Remember that all government-issued IDs have barcodes, magnetic strips, or both on the back containing data about the owner, so always check the back. Inspect the card for signs of tampering, like unusual texture, holes, cuts, tears, or bubbles in the lamination, rough edges, blurry or raised images, and whether or not the ID is too thick or thin. 

IDs can have different formats, and the most common is the horizontal format. Details of residence are a common feature of valid IDs.

38.

Which of the following is true with regards to sanitizer effectiveness?

  • Sanitizers should be mixed with water to the correct concentration.

  • Use less sanitizer when mixing it with hot water. 

  • Double the strength of the sanitizer to increase its effectiveness.

  • Soak the equipment in sanitizer longer to be more effective.

Correct answer: Sanitizers should be mixed with water to the correct concentration.

Sanitizers should be mixed with water to the correct concentration. 

Using less than the recommended sanitizer may make the solution weak and useless. Too much sanitizer may make the solution too strong, unsafe, and corrode metal. Sanitizers also have a defined contact time, where the sanitizer must be in contact with the surface, and making this time shorter means sanitizer will not be effective. Soaking the equipment longer does not make the sanitizer more effective.  

39.

A guest with a food allergy is served a meal with a purple sticker on the bowl. This is an example of: 

  • identifying the allergen special order.

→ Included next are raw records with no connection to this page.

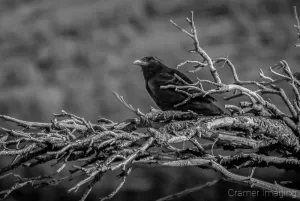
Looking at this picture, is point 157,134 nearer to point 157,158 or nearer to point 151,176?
point 157,158

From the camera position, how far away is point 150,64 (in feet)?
17.9

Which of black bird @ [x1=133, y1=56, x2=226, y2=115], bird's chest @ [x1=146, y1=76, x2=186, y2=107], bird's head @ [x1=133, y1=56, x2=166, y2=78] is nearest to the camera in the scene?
black bird @ [x1=133, y1=56, x2=226, y2=115]

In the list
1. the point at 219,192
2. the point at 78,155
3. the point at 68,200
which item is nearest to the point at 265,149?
the point at 78,155

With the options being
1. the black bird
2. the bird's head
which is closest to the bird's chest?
the black bird

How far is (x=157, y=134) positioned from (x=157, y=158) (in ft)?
1.20

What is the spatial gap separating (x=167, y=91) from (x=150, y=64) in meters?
1.20

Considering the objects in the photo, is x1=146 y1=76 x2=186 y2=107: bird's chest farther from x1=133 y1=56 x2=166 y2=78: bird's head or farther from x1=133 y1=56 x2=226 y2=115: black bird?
x1=133 y1=56 x2=166 y2=78: bird's head

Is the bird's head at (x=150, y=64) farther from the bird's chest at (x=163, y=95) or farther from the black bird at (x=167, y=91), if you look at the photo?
the bird's chest at (x=163, y=95)

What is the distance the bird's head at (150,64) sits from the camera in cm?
526

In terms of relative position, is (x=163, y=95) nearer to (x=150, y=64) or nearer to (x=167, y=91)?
(x=167, y=91)

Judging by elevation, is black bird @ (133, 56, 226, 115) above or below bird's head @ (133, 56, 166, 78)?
below

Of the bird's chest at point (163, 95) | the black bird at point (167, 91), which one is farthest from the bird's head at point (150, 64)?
the bird's chest at point (163, 95)

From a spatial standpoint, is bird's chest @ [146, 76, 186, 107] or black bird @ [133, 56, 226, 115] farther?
bird's chest @ [146, 76, 186, 107]

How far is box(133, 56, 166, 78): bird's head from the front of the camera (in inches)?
207
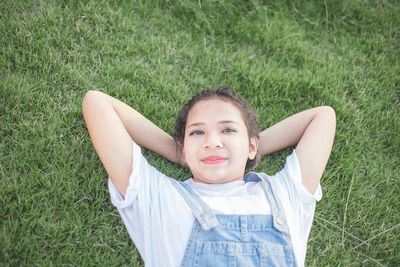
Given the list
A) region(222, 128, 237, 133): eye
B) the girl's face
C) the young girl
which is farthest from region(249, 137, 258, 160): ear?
region(222, 128, 237, 133): eye

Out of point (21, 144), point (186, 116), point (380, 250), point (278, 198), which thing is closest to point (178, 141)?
point (186, 116)

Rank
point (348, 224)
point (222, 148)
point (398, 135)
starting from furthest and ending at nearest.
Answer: point (398, 135)
point (348, 224)
point (222, 148)

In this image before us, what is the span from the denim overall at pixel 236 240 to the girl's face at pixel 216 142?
20cm

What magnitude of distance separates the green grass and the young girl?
0.31 metres

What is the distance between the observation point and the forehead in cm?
296

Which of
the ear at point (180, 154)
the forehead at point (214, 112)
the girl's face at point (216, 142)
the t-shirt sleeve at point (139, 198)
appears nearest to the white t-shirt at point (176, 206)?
the t-shirt sleeve at point (139, 198)

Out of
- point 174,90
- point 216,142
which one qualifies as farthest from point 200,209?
point 174,90

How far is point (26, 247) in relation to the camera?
2920 mm

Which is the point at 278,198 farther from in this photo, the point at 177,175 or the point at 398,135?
the point at 398,135

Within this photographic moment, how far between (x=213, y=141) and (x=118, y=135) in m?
0.57

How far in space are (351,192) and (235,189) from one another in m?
0.98

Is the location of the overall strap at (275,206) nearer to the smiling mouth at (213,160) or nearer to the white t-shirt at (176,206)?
the white t-shirt at (176,206)

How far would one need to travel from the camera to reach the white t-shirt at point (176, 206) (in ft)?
9.11

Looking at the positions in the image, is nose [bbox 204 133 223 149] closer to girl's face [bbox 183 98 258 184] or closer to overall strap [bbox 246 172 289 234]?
girl's face [bbox 183 98 258 184]
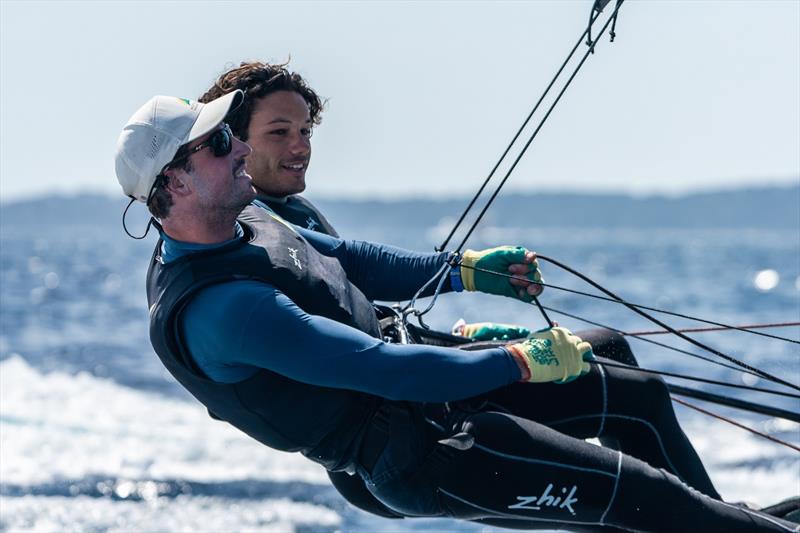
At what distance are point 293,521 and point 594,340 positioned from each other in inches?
105

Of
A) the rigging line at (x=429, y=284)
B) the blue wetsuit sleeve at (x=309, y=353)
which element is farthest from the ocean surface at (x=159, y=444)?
the blue wetsuit sleeve at (x=309, y=353)

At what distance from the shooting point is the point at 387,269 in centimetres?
371

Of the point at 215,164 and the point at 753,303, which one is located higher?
the point at 753,303

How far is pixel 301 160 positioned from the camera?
3713mm

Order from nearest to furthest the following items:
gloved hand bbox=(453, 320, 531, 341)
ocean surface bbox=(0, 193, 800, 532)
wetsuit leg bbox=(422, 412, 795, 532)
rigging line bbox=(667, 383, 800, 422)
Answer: wetsuit leg bbox=(422, 412, 795, 532) → rigging line bbox=(667, 383, 800, 422) → gloved hand bbox=(453, 320, 531, 341) → ocean surface bbox=(0, 193, 800, 532)

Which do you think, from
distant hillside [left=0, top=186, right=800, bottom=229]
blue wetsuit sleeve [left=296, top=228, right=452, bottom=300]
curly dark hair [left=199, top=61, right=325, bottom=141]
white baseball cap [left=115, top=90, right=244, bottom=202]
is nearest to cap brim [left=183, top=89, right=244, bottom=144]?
white baseball cap [left=115, top=90, right=244, bottom=202]

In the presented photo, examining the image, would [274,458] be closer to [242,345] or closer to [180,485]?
[180,485]

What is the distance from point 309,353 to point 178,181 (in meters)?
0.62

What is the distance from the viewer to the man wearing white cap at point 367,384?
2766 millimetres

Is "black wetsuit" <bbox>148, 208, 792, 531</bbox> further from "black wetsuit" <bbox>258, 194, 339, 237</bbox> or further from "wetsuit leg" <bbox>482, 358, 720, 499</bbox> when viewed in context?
"black wetsuit" <bbox>258, 194, 339, 237</bbox>

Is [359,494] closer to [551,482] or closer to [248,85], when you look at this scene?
[551,482]

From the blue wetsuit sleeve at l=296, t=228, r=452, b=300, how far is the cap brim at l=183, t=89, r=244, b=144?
750 mm

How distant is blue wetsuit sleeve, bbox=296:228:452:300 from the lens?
369 centimetres

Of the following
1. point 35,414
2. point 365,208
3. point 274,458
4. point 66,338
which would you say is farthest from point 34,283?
point 365,208
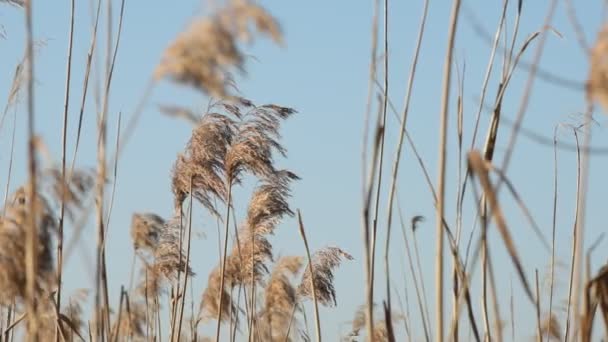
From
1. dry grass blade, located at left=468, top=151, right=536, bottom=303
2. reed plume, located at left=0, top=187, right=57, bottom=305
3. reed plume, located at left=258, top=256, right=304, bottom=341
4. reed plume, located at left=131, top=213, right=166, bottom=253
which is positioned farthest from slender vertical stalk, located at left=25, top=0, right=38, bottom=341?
reed plume, located at left=258, top=256, right=304, bottom=341

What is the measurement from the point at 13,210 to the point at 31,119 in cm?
63

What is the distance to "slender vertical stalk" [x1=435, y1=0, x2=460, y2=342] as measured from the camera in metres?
1.83

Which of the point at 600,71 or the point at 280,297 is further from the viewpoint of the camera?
the point at 280,297

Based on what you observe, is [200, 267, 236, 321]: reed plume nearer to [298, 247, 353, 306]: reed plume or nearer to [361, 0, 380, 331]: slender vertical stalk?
[298, 247, 353, 306]: reed plume

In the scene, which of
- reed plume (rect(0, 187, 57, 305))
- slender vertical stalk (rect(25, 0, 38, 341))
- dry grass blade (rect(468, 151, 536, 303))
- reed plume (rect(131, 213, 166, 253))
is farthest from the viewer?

  • storing allergens separately.

  • preventing cross-contamination.

  • proper cleaning and sanitizing.

Correct answer: identifying the allergen special order.

The sticker on the bowl is an identifier that restaurants use for allergen special orders. 

Other ways that can be used are food covers, double plating, color coded plates, and flagged toothpicks. The food was already served to the guest, and the other options represent steps in the flow of food prior to service. They are therefore incorrect. 

40.

Which of the following is true about gluten?

  • Gluten is a protein that is found in common grains such as wheat, rye, and barley.

  • People are born with intolerance to gluten.

  • Gluten intolerance can be easily diagnosed. 

  • Eating a gluten-rich diet causes Celiac disease. 

Correct answer: Gluten is a protein that is found in common grains such as wheat, rye, and barley.

Gluten is a protein that is found in common grains such as wheat, rye, and barley.

People can develop an intolerance to gluten. Unfortunately, gluten intolerance may be hard to diagnose due to the broad range of symptoms and causes.
 

Celiac disease is different from gluten intolerance. Celiac disease is an autoimmune disease that damages the small intestine, interferes with the absorption of food, and is triggered by eating gluten.